# Text
○ ○ ○ ○

Module `Brot.Decoder`

Token decoding.

Decoding tokens back to text.

Decoders convert token strings back into natural text by reversing encoding-specific transformations (prefix/suffix removal, byte-level decoding, whitespace normalization, etc.).

Decoders operate on token strings, not IDs. Convert IDs to strings via vocabulary first, then apply decode.

Some decoders transform each token independently (per-token: bpe, metaspace, replace, strip, byte_fallback), while others collapse the entire token list into a single result (collapsing: byte_level, wordpiece, fuse). This distinction matters when composing decoders with sequence.

type t

The type for decoders.

Constructors

val bpe : ?suffix:string -> unit -> t

bpe ~suffix () is a per-token decoder for BPE-encoded tokens. Strips suffix from end-of-word tokens and inserts spaces between words. suffix defaults to "".

val byte_level : unit -> t

byte_level () is a collapsing decoder that reverses GPT-2 style byte-to-Unicode encoding back to original bytes.

val byte_fallback : unit -> t

byte_fallback () is a per-token decoder for byte fallback tokens. Converts hex byte tokens (e.g. "<0x41>") back to their byte values, accumulating consecutive byte tokens into strings. Non-byte tokens pass through unchanged.

val wordpiece : ?prefix:string -> ?cleanup:bool -> unit -> t

wordpiece ~prefix ~cleanup () is a collapsing decoder for WordPiece tokens. Strips continuation prefix (default "##") from non-initial subwords and joins tokens into words. When cleanup is true (default), normalizes whitespace in the result.

val metaspace : ?replacement:char -> ?add_prefix_space:bool -> unit -> t

metaspace ~replacement ~add_prefix_space () is a per-token decoder that converts metaspace markers back to regular spaces. replacement defaults to '_'. When add_prefix_space is true (default), the leading replacement character on the first token is stripped.

val ctc : 
  ?pad_token:string ->
  ?word_delimiter_token:string ->
  ?cleanup:bool ->
  unit ->
  t

ctc ~pad_token ~word_delimiter_token ~cleanup () is a per-token decoder for CTC (Connectionist Temporal Classification) output. Deduplicates consecutive tokens, removes pad_token (default "<pad>"), and when cleanup is true (default), replaces word_delimiter_token (default "|") with spaces.

○ ○ ○ ○

# Tasks and exercises
1 > Using the Brot.Decoder documentation, explain why token IDs have to be converted before a decoder is applied. Answer in one to three sentences.
2 > Extend the Brot.Decoder documentation past its last entry, keeping the same style.

○ ○ ○ ○

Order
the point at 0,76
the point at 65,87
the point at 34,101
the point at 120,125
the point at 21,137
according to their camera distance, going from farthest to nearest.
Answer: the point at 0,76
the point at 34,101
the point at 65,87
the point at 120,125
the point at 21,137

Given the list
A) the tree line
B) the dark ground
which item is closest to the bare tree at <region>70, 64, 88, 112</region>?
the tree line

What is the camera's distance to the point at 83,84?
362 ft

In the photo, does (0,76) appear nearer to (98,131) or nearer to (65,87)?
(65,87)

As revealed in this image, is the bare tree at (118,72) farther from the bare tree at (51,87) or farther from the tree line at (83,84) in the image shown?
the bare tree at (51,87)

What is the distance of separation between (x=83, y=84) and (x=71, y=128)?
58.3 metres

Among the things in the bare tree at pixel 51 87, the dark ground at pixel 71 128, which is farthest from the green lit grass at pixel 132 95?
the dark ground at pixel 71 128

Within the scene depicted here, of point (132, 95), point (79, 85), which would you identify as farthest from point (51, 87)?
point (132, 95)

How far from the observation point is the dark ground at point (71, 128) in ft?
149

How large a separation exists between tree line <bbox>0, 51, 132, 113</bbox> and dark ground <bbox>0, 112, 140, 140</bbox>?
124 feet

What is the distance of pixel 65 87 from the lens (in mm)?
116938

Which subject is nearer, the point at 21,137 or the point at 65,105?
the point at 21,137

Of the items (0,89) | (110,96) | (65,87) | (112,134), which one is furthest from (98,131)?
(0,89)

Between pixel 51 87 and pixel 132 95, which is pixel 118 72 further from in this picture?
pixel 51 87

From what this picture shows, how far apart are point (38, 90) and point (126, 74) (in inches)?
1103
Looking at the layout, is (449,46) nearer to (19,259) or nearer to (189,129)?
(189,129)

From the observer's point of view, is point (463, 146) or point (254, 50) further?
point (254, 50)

○ ○ ○ ○

# Responses by item number
1 > Decoders work on token strings, not on IDs. The IDs must therefore first be turned into strings through the vocabulary, and only then can decode be applied.

2 >
val sequence : t list -> t

sequence decoders chains decoders left-to-right. Each decoder's output token list feeds into the next.

val replace : pattern:string -> by:string -> unit -> t

replace ~pattern ~by () is a collapsing decoder that joins the token list, replaces all literal occurrences of pattern with by in the result, and returns a single-element list.

val strip : ?left:bool -> ?right:bool -> ?content:char -> unit -> t

strip ~left ~right ~content () is a collapsing decoder that joins the token list and removes leading (when left is true) and/or trailing (when right is true) occurrences of content from the result. left and right default to false; content defaults to ' '.

val fuse : unit -> t

fuse () is a collapsing decoder that concatenates all tokens into a single string with no delimiter.

Operations

val decode : t -> string list -> string

decode decoder tokens applies decoder to tokens and returns the decoded text.

Formatting

val pp : Stdlib.Format.formatter -> t -> unit

pp ppf decoder formats decoder for debugging.

Serialization

val to_json : t -> Jsont.json

to_json decoder serializes decoder to HuggingFace JSON format.

val of_json : Jsont.json -> (t, string) Stdlib.result

of_json json is a decoder from HuggingFace JSON format. Errors if json is not an object, has a missing or unknown "type" field, or has invalid parameters.